═════ EXCERPTED PASSAGE ═════
Print

Brown butter pecan Dutch baby pancake with bourbon maple delights!

Brown butter pecan Dutch baby pancake with bourbon maple

A delicious and fluffy Dutch baby pancake made with brown butter and pecans, topped with a rich bourbon maple syrup.

Ingredients

Scale
  • 1/2 cup unsalted butter
  • 1 cup all-purpose flour
  • 1 cup milk
  • 3 large eggs
  • 1/4 cup granulated sugar
  • 1 teaspoon vanilla extract
  • 1/2 teaspoon salt
  • 1/2 cup chopped pecans
  • 1/2 cup maple syrup
  • 2 tablespoons bourbon

Instructions

  1. Preheat the oven to 425°F (220°C).
  2. In a skillet, melt the butter over medium heat until it turns brown and has a nutty aroma.
  3. In a mixing bowl, whisk together the flour, milk, eggs, sugar, vanilla, and salt until smooth.
  4. Stir in the brown butter and chopped pecans into the batter.
═════
» PARTS OF THE EXERCISE:
1. Answer these from the Dutch baby recipe:
(a) What oven temperature does it call for?
(b) How many eggs go into the batter?
(c) How much bourbon is listed?
2. Can you write out the part of the Dutch baby recipe between "2. In a skillet, melt" and "into the batter.", inclusive?
3. What comes next in the Dutch baby recipe? Continue it from where it stops.
You won't need the items to work with the Dutch baby recipe.
═════ DATA FOR REVIEW ═════
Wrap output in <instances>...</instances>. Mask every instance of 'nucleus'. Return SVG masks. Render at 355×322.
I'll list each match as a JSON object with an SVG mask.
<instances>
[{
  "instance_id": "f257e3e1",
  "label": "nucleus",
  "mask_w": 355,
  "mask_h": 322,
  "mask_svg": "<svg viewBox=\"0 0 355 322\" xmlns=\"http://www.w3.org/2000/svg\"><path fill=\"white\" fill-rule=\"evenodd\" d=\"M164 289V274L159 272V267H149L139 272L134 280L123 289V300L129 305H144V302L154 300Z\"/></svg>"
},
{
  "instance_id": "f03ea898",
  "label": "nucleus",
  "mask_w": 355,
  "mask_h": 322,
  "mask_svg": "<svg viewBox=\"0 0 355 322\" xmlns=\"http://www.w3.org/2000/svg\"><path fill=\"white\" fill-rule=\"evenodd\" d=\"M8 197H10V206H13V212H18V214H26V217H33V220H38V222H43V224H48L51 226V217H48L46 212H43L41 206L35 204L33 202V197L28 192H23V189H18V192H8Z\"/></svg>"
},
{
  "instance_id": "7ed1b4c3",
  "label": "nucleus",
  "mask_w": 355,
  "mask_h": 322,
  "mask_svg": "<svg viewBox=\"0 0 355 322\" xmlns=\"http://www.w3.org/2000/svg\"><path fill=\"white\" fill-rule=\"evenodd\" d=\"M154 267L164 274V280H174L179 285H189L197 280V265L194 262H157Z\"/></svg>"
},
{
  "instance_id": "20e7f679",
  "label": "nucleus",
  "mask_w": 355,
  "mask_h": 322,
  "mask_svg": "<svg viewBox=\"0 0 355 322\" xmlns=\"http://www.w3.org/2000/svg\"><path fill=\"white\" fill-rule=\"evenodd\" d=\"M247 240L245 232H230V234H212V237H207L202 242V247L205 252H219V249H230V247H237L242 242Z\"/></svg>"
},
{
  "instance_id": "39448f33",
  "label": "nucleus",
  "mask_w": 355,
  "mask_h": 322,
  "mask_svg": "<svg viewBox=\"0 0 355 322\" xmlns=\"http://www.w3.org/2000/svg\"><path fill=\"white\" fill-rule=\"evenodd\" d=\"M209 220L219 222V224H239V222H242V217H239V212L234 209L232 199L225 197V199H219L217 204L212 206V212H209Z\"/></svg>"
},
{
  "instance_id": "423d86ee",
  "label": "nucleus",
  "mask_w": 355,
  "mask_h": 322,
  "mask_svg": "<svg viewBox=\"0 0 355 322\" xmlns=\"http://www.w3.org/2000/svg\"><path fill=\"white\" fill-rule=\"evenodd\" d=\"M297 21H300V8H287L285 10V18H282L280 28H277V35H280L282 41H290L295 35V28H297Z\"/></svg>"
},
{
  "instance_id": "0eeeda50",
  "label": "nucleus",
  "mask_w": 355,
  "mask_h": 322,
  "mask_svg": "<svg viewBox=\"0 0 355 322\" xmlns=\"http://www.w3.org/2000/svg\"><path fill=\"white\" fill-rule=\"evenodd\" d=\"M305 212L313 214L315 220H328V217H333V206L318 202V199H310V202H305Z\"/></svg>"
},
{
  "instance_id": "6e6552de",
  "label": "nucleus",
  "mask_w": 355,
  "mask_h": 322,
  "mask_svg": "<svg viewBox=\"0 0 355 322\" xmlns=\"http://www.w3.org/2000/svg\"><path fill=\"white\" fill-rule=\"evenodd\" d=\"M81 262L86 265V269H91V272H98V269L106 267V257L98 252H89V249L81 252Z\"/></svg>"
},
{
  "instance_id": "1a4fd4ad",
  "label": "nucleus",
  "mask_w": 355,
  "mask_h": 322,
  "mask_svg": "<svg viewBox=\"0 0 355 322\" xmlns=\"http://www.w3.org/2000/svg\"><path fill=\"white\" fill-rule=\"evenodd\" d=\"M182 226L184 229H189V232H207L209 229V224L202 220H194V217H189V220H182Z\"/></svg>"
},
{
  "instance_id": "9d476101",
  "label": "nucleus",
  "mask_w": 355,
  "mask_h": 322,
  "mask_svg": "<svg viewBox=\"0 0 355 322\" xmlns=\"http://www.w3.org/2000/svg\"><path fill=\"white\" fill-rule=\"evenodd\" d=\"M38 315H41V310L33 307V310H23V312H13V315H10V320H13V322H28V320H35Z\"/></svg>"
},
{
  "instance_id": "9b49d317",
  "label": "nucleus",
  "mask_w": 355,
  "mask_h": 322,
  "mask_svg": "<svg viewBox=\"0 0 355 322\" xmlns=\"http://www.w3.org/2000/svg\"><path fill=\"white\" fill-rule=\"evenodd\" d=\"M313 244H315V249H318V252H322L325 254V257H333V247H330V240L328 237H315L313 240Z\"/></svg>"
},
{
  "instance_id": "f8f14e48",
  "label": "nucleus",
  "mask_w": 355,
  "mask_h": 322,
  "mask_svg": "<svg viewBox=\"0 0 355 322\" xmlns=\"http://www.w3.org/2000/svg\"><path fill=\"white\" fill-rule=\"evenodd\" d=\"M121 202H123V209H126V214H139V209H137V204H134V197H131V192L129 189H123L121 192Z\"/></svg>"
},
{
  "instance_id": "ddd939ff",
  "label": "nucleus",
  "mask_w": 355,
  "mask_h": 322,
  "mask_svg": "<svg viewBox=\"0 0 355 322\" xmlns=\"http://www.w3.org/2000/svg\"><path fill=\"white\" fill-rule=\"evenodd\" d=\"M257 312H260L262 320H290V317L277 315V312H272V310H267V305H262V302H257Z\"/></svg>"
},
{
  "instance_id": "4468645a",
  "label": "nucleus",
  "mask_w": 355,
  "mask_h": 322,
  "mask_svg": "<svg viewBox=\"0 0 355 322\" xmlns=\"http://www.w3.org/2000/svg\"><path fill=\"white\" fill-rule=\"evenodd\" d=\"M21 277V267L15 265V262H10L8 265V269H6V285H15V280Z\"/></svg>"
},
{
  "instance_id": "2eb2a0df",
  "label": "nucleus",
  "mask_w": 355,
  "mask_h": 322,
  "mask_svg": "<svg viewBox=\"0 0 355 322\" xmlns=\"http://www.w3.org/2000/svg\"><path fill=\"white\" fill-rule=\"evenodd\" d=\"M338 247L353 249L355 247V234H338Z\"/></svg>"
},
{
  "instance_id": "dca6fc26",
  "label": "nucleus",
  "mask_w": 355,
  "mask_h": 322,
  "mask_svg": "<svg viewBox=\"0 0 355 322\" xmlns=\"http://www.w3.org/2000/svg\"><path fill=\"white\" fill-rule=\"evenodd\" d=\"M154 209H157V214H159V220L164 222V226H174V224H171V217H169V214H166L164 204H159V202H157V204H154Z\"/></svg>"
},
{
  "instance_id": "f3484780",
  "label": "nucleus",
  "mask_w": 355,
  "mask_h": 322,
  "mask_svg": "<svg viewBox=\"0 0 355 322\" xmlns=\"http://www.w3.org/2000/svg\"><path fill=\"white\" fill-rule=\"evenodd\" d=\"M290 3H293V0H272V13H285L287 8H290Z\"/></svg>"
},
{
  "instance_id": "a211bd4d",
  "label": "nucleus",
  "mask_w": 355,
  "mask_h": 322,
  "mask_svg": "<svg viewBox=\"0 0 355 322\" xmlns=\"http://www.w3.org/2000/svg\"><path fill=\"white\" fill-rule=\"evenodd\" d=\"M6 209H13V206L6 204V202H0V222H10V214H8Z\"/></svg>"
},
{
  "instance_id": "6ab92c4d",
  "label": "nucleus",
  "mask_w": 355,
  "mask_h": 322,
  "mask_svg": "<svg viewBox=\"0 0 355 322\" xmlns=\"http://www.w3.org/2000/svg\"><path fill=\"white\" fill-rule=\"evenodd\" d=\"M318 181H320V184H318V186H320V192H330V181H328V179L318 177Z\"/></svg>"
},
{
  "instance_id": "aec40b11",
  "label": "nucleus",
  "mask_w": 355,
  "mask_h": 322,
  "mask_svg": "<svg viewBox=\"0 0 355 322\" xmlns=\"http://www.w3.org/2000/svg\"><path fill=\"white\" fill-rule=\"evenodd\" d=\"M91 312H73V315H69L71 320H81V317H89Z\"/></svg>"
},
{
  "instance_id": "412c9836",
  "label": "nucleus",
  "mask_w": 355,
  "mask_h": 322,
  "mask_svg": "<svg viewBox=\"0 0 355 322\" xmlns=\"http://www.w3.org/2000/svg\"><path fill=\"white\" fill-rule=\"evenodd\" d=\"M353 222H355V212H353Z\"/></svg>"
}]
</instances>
═════
» ANSWERS GIVEN:
1.
(a) 425°F (220°C)
(b) 3 large eggs
(c) 2 tablespoons

2.
2. In a skillet, melt the butter over medium heat until it turns brown and has a nutty aroma.
  3. In a mixing bowl, whisk together the flour, milk, eggs, sugar, vanilla, and salt until smooth.
  4. Stir in the brown butter and chopped pecans into the batter.

3.
  5. Pour the batter into a greased cast-iron skillet or oven-safe pan.
  6. Bake in the preheated oven for 20-25 minutes until puffed and golden brown.
  7. While the pancake is baking, combine maple syrup and bourbon in a small saucepan and heat gently.
  8. Once the pancake is done, remove it from the oven and drizzle with the bourbon maple syrup.
  9. Serve immediately and enjoy!

Notes

  • For a nut-free version, you can omit the pecans.
  • Make sure to watch the butter closely while browning to prevent burning.
  • This pancake is best served fresh out of the oven.